The management of the Non-CMP Token fund would be ordinarily not be subject to any of the MAS’ business and conduct requirements because it is an exempt fund management activity. However, because the VCC requires a MAS-regulated fund manager, the manager will always be subject to the requirements imposed by its license or registration.

An existing fund manager should notify the MAS prior to commencing any new fund management activity as the MAS could impose requirements on such an existing fund manager as part of its prudential supervision over licensed and registered fund managers, including requirements on the maximum percentage of assets under management that are Non-CMP Tokens. (14)

In Part C of the Proposed Amendments to MAS’ Investigative and Other Powers under the Various Acts published 2 July 2021 (the “Consultation Paper”), the MAS highlighted that unregulated businesses such as offering products that are not regulated by the MAS (e.g. bitcoin futures and other payment token derivatives traded on overseas exchanges) present risks that need to be managed. As a result, the MAS has proposed to introduce a power in the SFA to issue legally-binding directions to regulated financial institutions and their representatives in relation to conducting unregulated business. MAS intends to exercise such powers where it considers it necessary in the public interest or in the interest of the investors.(15) The draft amendments to the SFA are enclosed in Annex D of the Consultation Paper.

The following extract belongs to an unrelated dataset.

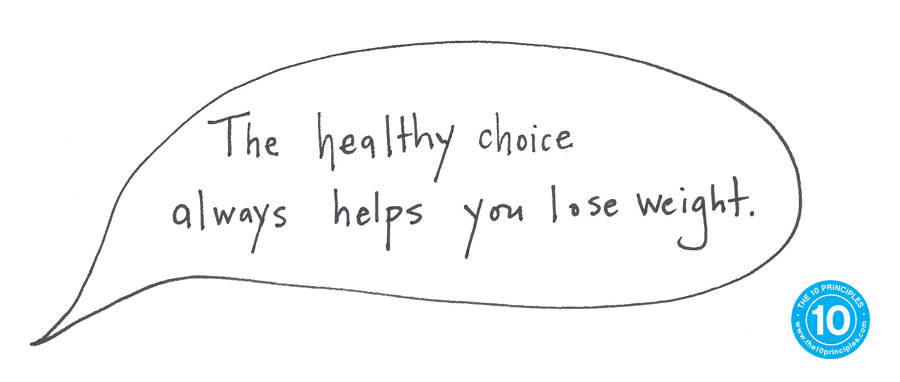 The healthy choice always helps you lose weight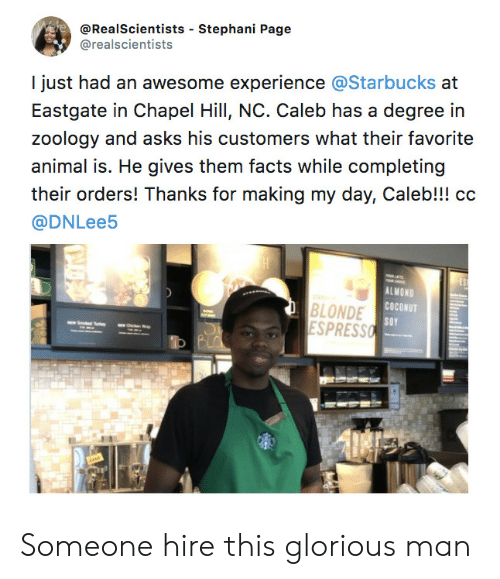 Facts, Starbucks, and Animal: @RealScientists - Stephani Page  @realscientists  I just had an awesome experience @Starbucks at  Eastgate in Chapel Hill, NC. Caleb has a degree in  zoology and asks his customers what their favorite  animal is. He gives them facts while completing  their orders! Thanks for making my day, Caleb!!! cc  @DNLee5  BLONDE  ESPRESS  ALMOND  COCONUT  SOY  1 Someone hire this glorious man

LIMITATIONS ON THE OFFER OF A COLLECTIVE SCHEME

The offer of the units of the collective investment scheme (16) (including pursuant to the Basic Structure) must be (i) be accompanied by a MAS-registered prospectus and product highlights sheet and (ii) authorised or recognised by the MAS unless the offer qualifies as an exempted offer (“Exempted Offer”). Exempted Offers are subject to certain conditions, e.g., no advertising and specific disclosures to investors. We recommend that issuers and managers do not reply to press enquiries relating to Exempted Offers in order to adhere to these requirements. Examples of Exempted Offers include:

  • an offer which raises S$5 million or less in 12 months;
  • an offer made to no more than 50 persons in 12 months; or
  • an offer made to Institutional Investors only.

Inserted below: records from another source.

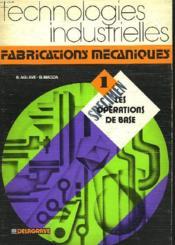 Technologies Industrielles. Fabrications Mecaniques. 1. Les Relations De Base. - Couverture - Format classique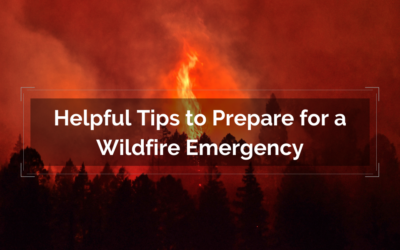 Helpful Tips to Prepare for a Wildfire Emergency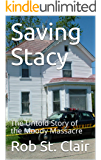 Saving Stacy: The Untold Story of the Moody Massacre (English Edition)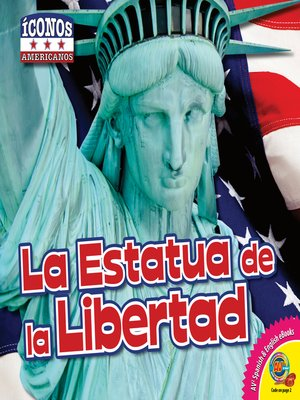 cover image of La Estatua de la Libertad (Statue of Liberty)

There are also Exempted Offers that have an additional requirement to submit a notification to the MAS through the CISNet portal, such as Exempted Offers made to (i) “relevant persons”(17) (including Accredited Investors and (ii) persons who acquire the units as principal and the offer is made on terms that the units may only be acquired at a consideration of not less than S$200,000 for each transaction. For restricted schemes that do not have a licensed fund manager, such schemes must still submit certain information to the MAS through the CISNet portal before an offer is made.

CONSIDERATIONS

Each Crypto Fund Manager may weigh the positives and negatives of the foregoing structures differently. In the following table, we highlight a few issues for consideration for new fund managers.

 

SUBSCRIPTIONS IN KIND

In theory, funds may accept subscriptions in cryptocurrencies instead of fiat. In practice, accepting subscriptions in cryptocurrencies is still novel and fund managers should consult with their fund administrators to review the process for accepting such subscriptions in kind, especially from an antimoney laundering and counter-terrorist financing perspective.

CONCLUSION

We believe there will be increasing numbers of cryptocurrency funds that consider launching in Singapore, especially if the tax incentives under Section 13R and 13X of the Income Tax Act are extended to Non-CMP Tokens. There is no one structure that fits all strategies. Instead, Crypto Fund Managers should carefully consider their priorities and those of their potential investors. The crypto asset space is constantly evolving. MAS closely monitors developments and has stated that it will continue to adapt its rules as needed to ensure that regulation remains effective and commensurate with the risks posed.(19)


(1) Unless otherwise specified, when we refer to cryptocurrencies in this article we are referring to cryptocurrencies that are not considered “security tokens” or capital markets products under the Securities and Futures Act (the “SFA”).

(2) See Second Schedule of the SFA.

(3) See Section 5(1)(j) of the Second Schedule of the Securities and Futures (Licensing and Conduct of Business) Regulations

(4) See Section 2(1) of the SFA.

(5) As such term is defined Section 4A(1)(a) of the SFA.

(6) As such term is defined Section 4A(1)(c) of the SFA.

(7) Structures established outside Singapore may be considered also.

(8) Assuming the NFTs do not constitute digital payment tokens under the PS Act, it is unlikely such a NFT fund would be regulated under the PS Act or the Payment Services Amendment Act.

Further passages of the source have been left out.